— Start of DATASET ENTRIES —
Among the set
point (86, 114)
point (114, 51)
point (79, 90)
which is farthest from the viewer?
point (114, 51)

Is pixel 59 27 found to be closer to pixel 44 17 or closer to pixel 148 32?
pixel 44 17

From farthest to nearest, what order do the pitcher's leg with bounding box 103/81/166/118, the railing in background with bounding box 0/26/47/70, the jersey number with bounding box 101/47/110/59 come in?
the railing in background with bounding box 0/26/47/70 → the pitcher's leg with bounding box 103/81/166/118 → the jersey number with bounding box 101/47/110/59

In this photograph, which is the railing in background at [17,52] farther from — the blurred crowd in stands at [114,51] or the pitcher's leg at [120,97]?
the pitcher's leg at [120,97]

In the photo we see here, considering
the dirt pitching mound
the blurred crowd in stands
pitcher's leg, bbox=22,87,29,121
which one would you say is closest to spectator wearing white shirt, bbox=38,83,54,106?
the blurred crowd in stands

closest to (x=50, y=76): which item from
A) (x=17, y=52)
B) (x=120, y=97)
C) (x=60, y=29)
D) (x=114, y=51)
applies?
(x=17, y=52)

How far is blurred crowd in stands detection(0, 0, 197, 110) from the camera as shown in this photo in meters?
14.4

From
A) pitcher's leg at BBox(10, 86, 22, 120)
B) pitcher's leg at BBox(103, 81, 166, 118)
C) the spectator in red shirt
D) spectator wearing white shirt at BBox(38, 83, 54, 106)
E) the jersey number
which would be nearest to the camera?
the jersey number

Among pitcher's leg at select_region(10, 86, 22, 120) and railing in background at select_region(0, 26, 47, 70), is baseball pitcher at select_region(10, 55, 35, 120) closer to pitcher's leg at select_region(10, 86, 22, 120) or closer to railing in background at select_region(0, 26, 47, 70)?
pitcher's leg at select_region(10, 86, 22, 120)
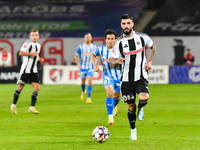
— End of DATASET ENTRIES —
**EXERCISE GOAL**
Convert every record above into a JSON list of strings, with one string per line and no blank lines. Leave out the pictures.

**RESULT FOR THIS EXERCISE**
[
  "Among the set",
  "point (86, 114)",
  "point (114, 51)",
  "point (79, 90)",
  "which is farthest from the viewer?",
  "point (114, 51)",
  "Is pixel 59 27 found to be closer to pixel 44 17 or closer to pixel 148 32?",
  "pixel 44 17",
  "From farthest to nearest, what order do the pitcher's leg with bounding box 103/81/166/118, the railing in background with bounding box 0/26/47/70, the jersey number with bounding box 101/47/110/59 come in?",
  "the railing in background with bounding box 0/26/47/70 → the pitcher's leg with bounding box 103/81/166/118 → the jersey number with bounding box 101/47/110/59",
  "In this photograph, which is the railing in background at [17,52] farther from — the blurred crowd in stands at [114,51] or the pitcher's leg at [120,97]?",
  "the pitcher's leg at [120,97]",
  "In the photo we see here, considering",
  "the dirt pitching mound",
  "the blurred crowd in stands",
  "pitcher's leg, bbox=22,87,29,121",
  "which one would you say is closest to spectator wearing white shirt, bbox=38,83,54,106?",
  "the blurred crowd in stands",
  "closest to (x=50, y=76): which item from",
  "A) (x=17, y=52)",
  "B) (x=120, y=97)",
  "C) (x=60, y=29)",
  "D) (x=114, y=51)",
  "applies?",
  "(x=17, y=52)",
  "How far is blurred crowd in stands detection(0, 0, 197, 110) from the camera as shown in this photo in meters?",
  "14.4",
  "From",
  "A) pitcher's leg at BBox(10, 86, 22, 120)",
  "B) pitcher's leg at BBox(103, 81, 166, 118)",
  "C) the spectator in red shirt",
  "D) spectator wearing white shirt at BBox(38, 83, 54, 106)",
  "E) the jersey number",
  "which would be nearest to the camera?",
  "the jersey number",
  "Among pitcher's leg at select_region(10, 86, 22, 120) and railing in background at select_region(0, 26, 47, 70), is baseball pitcher at select_region(10, 55, 35, 120) closer to pitcher's leg at select_region(10, 86, 22, 120) or closer to railing in background at select_region(0, 26, 47, 70)?",
  "pitcher's leg at select_region(10, 86, 22, 120)"
]